Direction 1:
Can you write out the dataset rows again, from the line with "When viewed through" up to and including the line with "17.4 inches", leaving the requests as they are but scaling every number in the answers, such as coordinates and distances, by 2.2 and rounding each result to its original number of decimals, with halves rounded up?

Drag and Drop Editing

To enable the drag and drop editing mode on the timeline, select the arrow toggle on the control bar at the top of the main program window. Drag and drop editing is a quick and simple way of working in CINELERRA-GG, using mostly only the mouse. The basic idea is to create a bunch of clips , then drag them in order into the timeline, thus building prototype media that you can watch in the compositor. If after watching it, you wish to re-arrange your clips, set effects, add transitions or insert/delete material, just drag and drop them on the timeline.

To simply get started, perform the following operations which are useful for working in a drag and drop editing session. First load your media by using the main menu File pulldown and choose Load files; make sure the insertion mode is set to Create new resources only . This loads the files into the Resources window .

  1. Create some video and audio tracks on the timeline using the Video and Audio pulldowns.

[Dataset entries]
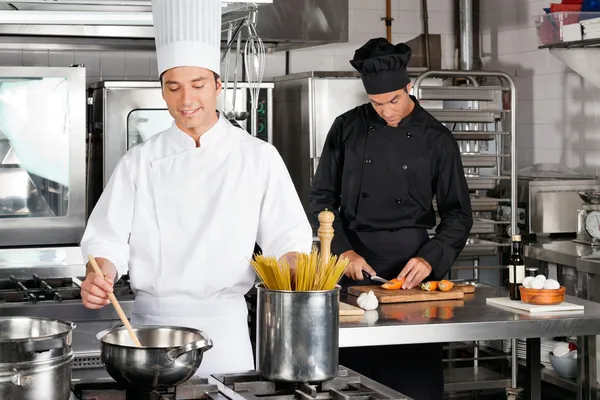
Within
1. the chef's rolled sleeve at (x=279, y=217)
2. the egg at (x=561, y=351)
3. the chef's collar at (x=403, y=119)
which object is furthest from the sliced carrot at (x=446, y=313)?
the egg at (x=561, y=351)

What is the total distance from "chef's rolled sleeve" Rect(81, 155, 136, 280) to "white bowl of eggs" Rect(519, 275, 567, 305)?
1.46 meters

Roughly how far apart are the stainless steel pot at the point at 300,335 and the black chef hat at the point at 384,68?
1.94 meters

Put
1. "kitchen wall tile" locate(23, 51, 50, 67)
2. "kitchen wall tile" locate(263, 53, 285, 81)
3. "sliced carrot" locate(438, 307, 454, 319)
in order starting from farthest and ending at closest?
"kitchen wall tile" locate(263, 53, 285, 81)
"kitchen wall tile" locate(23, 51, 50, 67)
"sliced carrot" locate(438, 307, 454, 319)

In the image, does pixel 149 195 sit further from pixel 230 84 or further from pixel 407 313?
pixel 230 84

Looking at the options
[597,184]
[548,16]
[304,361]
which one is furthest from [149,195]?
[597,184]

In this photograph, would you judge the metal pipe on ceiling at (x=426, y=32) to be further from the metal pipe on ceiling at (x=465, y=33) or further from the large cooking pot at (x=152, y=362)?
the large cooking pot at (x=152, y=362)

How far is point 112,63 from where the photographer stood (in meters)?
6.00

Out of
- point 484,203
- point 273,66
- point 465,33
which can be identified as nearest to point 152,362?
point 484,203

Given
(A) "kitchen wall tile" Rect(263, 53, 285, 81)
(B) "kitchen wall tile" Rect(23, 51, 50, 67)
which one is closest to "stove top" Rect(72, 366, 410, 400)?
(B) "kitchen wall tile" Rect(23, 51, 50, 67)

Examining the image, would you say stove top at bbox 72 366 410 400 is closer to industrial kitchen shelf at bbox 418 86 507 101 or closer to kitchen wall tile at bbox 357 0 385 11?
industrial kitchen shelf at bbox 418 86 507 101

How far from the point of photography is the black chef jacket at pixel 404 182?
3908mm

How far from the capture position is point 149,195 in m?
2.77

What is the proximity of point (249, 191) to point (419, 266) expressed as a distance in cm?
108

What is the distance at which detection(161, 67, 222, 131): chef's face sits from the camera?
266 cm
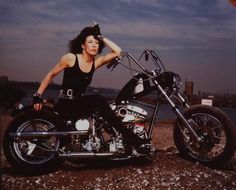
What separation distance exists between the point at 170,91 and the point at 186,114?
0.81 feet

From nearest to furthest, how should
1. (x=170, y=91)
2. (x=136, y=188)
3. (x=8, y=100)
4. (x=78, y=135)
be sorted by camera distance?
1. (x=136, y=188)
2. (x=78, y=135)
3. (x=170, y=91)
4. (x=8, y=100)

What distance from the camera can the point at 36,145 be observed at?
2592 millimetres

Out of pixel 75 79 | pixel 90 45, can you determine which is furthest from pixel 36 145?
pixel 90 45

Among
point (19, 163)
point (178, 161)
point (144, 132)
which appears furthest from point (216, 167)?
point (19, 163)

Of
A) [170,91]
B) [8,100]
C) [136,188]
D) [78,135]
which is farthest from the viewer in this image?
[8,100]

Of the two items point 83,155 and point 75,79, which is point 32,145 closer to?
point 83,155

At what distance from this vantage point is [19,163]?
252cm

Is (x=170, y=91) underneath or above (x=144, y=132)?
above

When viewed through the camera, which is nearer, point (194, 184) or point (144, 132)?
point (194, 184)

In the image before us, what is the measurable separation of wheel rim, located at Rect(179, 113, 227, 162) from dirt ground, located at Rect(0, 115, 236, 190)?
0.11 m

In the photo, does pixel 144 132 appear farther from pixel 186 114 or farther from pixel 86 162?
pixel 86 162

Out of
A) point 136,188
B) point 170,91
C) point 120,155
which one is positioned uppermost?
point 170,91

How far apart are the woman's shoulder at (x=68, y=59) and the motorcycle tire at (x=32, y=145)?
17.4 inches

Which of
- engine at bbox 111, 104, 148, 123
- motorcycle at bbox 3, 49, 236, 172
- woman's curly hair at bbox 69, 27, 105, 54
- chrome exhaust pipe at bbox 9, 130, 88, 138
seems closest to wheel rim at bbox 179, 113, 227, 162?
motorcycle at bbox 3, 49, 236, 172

Direction 2:
Can you reproduce the drag and drop editing text from "To simply get" up to and including "and Audio pulldowns.", switching "Resources window" to "Media window"?

Expected answer 1:
When viewed through the camera, which is nearer, point (194, 184) or point (144, 132)?
point (427, 405)

In the image before us, what is the measurable separation of wheel rim, located at Rect(179, 113, 227, 162) from dirt ground, located at Rect(0, 115, 236, 190)?
0.24 m

In the photo, does pixel 144 132 appear farther from pixel 186 114 or farther from pixel 86 162?
pixel 189 356

Out of
A) point 136,188
B) point 170,91
C) point 120,155
which one is positioned uppermost?
point 374,200

How far apart are the woman's shoulder at (x=68, y=59) and the motorcycle tire at (x=32, y=145)?
38.3 inches

Expected answer 2:
To simply get started, perform the following operations which are useful for working in a drag and drop editing session. First load your media by using the main menu File pulldown and choose Load files; make sure the insertion mode is set to Create new resources only . This loads the files into the Media window .

  1. Create some video and audio tracks on the timeline using the Video and Audio pulldowns.